I'm sure other people can add more useful suggestions, but again, browse the forums- alot of info is already out there


----------



## cavemanf16 (Jul 5, 2007)

I have a 15G tank as well, although it's not currently in operation. My recommendation on using such a smaller tank with strong lighting is to save up at least $40-60 for a very good filtration equipment. I had a decent filter rated to handle 20G for my 15G tank, but I found it very difficult to maintain nice, clean water without water changes 2-3x per week. That's a lot of work, and not an enjoyable way to waste 20-30min every couple of days. Since you're a student who hasn't yet hit high school, you won't want to be investing that much time in tank upkeep once the homework load increases in a couple of years.

As far as Amazon biotope ideas, my 15G looked great with a couple of small and medium pieces of driftwood from my LFS, and some light colored gravel (not white, more like a light tan gravel). If I had also built myself a DIY CO2 system for this little tank I think the plants and animals would have been much happier overall. In my experience, the regular Amazon sword plants I had overtook the tank big time, but some anubias and other shorter plants were nice while I had the tank setup.

I would also recommend keeping the fish load at 10 or fewer fish overall, as I had about 3 rasbora's, 2 Tiger Barbs, 7 zebra danios, and 5 shrimp at one time, but those numbers quickly shrank to 3, 2, 4, and 4, due to some rather aggressive danios and hard-to-maintain water chemistry. (and the tank STILL required weekly water changes of 50% at least to not get cloudy with waste) The more fish you want to add past 10, the bigger the filter you'll need to keep up with all the fishy waste byproduct. I learned my lesson the first time, so my advice is to be content and go easy on the bioload in smaller tanks like a 15G.

FWIW - I'm thinking of rebuilding my 15G with just a few more aggressive fish like Blue Rams or Gourami's and a few shrimp to 1) keep it simple 2) keep it cheap, and 3) keep it easy to maintain. (due to the hopefully lower overall bioload in the system)


----------



## musho3210 (Jun 26, 2007)

hughitt1 said:


> What kind of lights are they?
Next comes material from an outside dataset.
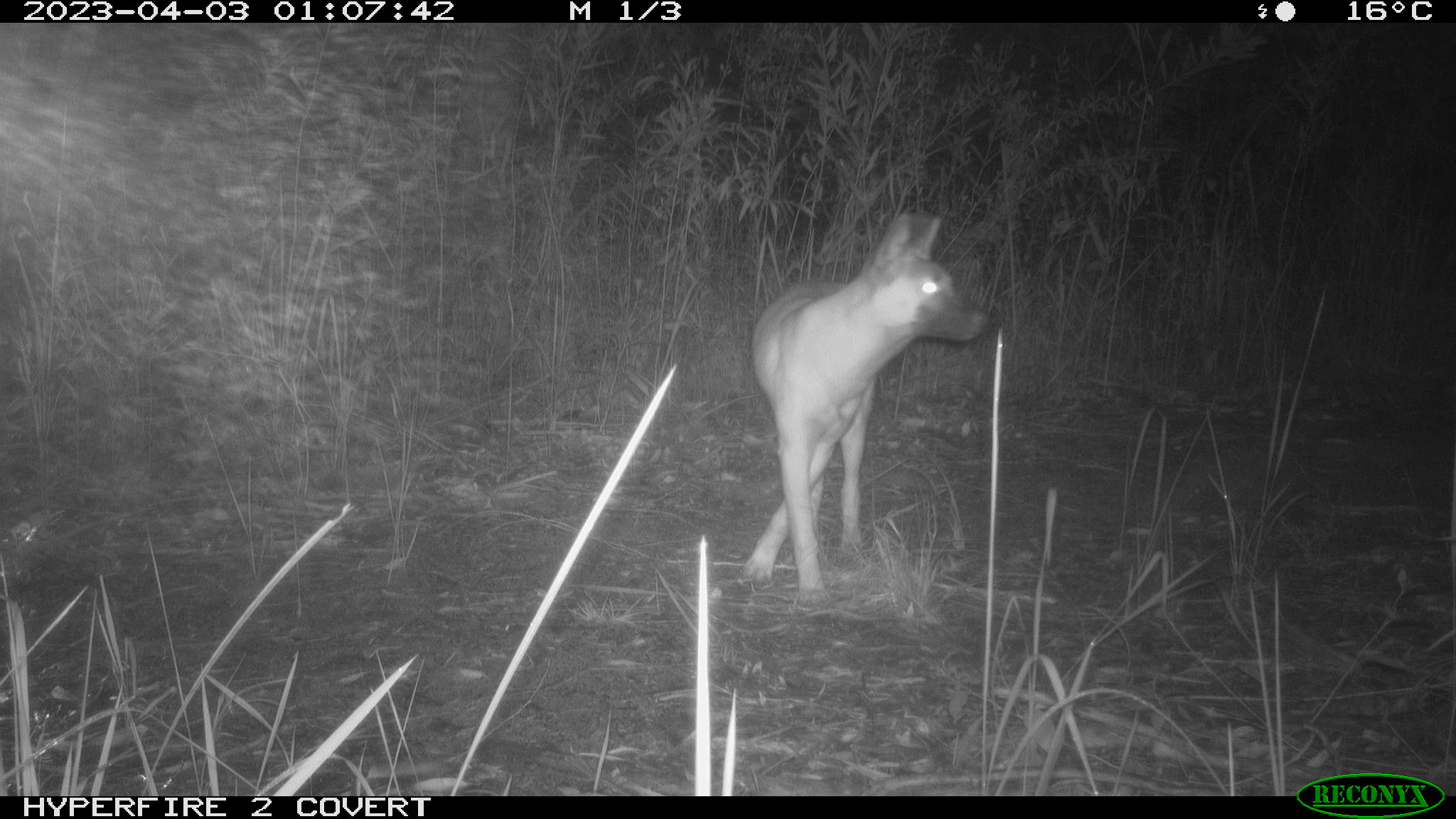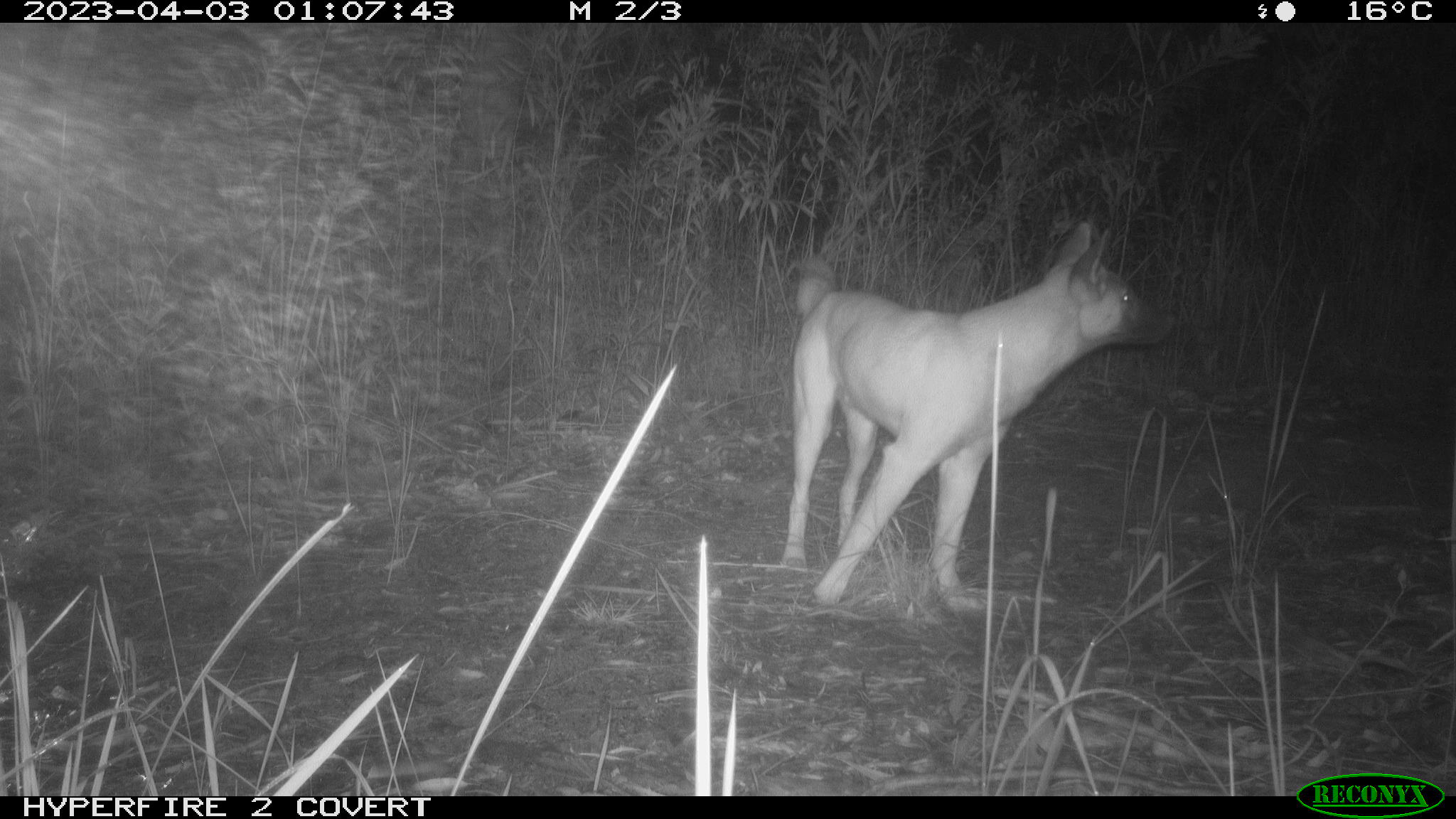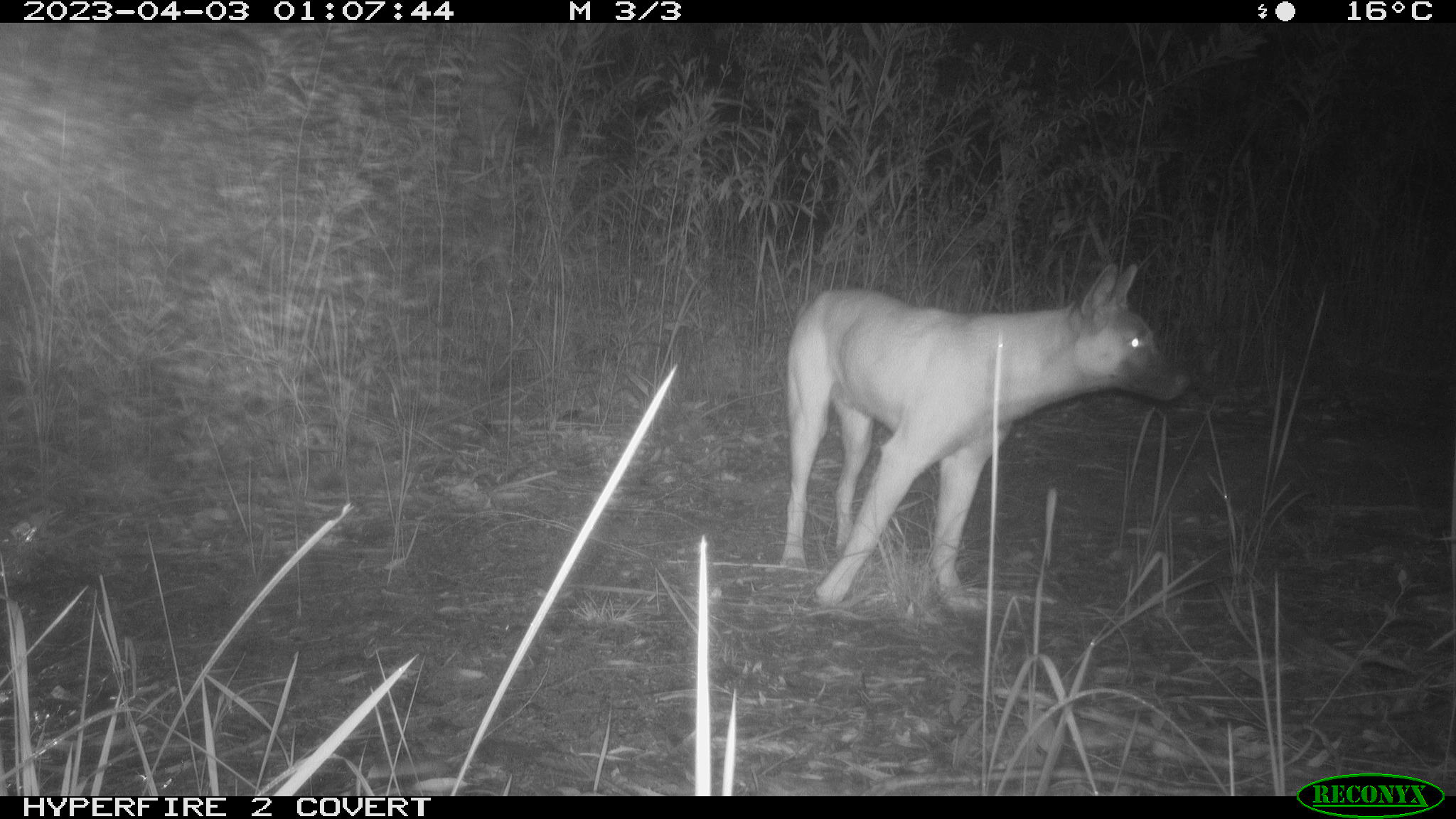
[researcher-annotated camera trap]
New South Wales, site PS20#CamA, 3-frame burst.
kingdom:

Any chance of uploading a picture of how you have it set-up?
> 
> Try searching through here and maybe other forums for "biotope," and you should turn up plenty of ideas on what you could do for SE Asian.. But it should be doable, for plants, things like java fern, hygro polysperma, crypts and red ludwiga. Fish: A Pair of dwarf gouramis some dwarf chain loaches and rasboras or white mountain minnows perhaps.
> 
> ...


Good sugestions, few mistakes that may mix him up, small plants in the front and big in the back (you said both in the front) and you can use CO2 and/or excel, not just or. 

A final tip i can give is do not go with unatural ornaments, you will hate them really quickly.


----------



## hughitt1 (Jun 19, 2006)

musho3210 said:


> Good sugestions, few mistakes that may mix him up, small plants in the front and big in the back (you said both in the front) and you can use CO2 and/or excel, not just or.


Indeed. Thanks for the correction


----------



## Zer (May 23, 2007)

exciting idea,
i think that it would be quite a sight to see two biotopes from across the world planted next to each other. best of luck in your adventures in to aquaria!


----------